## WHAT IS EXPECTED
Restate word for word the lines of the records below, starting at the line that contains "The researchers constructed" and ending at the line that contains "Given this setup, evaluate", with both of those lines included and nothing else.

## DATA SUPPLIED
*** Block opens ***
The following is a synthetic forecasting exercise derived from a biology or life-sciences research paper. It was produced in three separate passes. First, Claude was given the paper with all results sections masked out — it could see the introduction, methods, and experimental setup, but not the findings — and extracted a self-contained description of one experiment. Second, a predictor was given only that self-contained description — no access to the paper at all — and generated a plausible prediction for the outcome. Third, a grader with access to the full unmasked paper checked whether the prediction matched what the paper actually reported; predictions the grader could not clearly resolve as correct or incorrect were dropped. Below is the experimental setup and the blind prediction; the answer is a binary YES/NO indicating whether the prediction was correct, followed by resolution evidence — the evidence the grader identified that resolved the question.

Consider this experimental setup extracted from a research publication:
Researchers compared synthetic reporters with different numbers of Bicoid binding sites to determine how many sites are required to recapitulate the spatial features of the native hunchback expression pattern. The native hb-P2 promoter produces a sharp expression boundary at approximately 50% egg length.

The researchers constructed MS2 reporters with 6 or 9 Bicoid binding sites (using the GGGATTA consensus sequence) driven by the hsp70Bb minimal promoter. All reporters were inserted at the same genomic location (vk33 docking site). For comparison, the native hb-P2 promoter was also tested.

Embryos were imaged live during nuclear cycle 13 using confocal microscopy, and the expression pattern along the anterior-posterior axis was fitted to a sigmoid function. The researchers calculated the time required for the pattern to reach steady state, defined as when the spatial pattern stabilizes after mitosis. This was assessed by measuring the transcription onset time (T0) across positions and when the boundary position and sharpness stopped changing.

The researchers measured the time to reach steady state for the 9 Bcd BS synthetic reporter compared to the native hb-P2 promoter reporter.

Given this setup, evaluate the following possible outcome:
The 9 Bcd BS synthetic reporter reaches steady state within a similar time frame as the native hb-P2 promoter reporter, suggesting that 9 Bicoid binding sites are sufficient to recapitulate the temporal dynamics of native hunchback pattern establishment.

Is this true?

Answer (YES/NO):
*** Block closes ***
## RESPONSE AREA
The researchers constructed MS2 reporters with 6 or 9 Bicoid binding sites (using the GGGATTA consensus sequence) driven by the hsp70Bb minimal promoter. All reporters were inserted at the same genomic location (vk33 docking site). For comparison, the native hb-P2 promoter was also tested.

Embryos were imaged live during nuclear cycle 13 using confocal microscopy, and the expression pattern along the anterior-posterior axis was fitted to a sigmoid function. The researchers calculated the time required for the pattern to reach steady state, defined as when the spatial pattern stabilizes after mitosis. This was assessed by measuring the transcription onset time (T0) across positions and when the boundary position and sharpness stopped changing.

The researchers measured the time to reach steady state for the 9 Bcd BS synthetic reporter compared to the native hb-P2 promoter reporter.

Given this setup, evaluate the following possible outcome:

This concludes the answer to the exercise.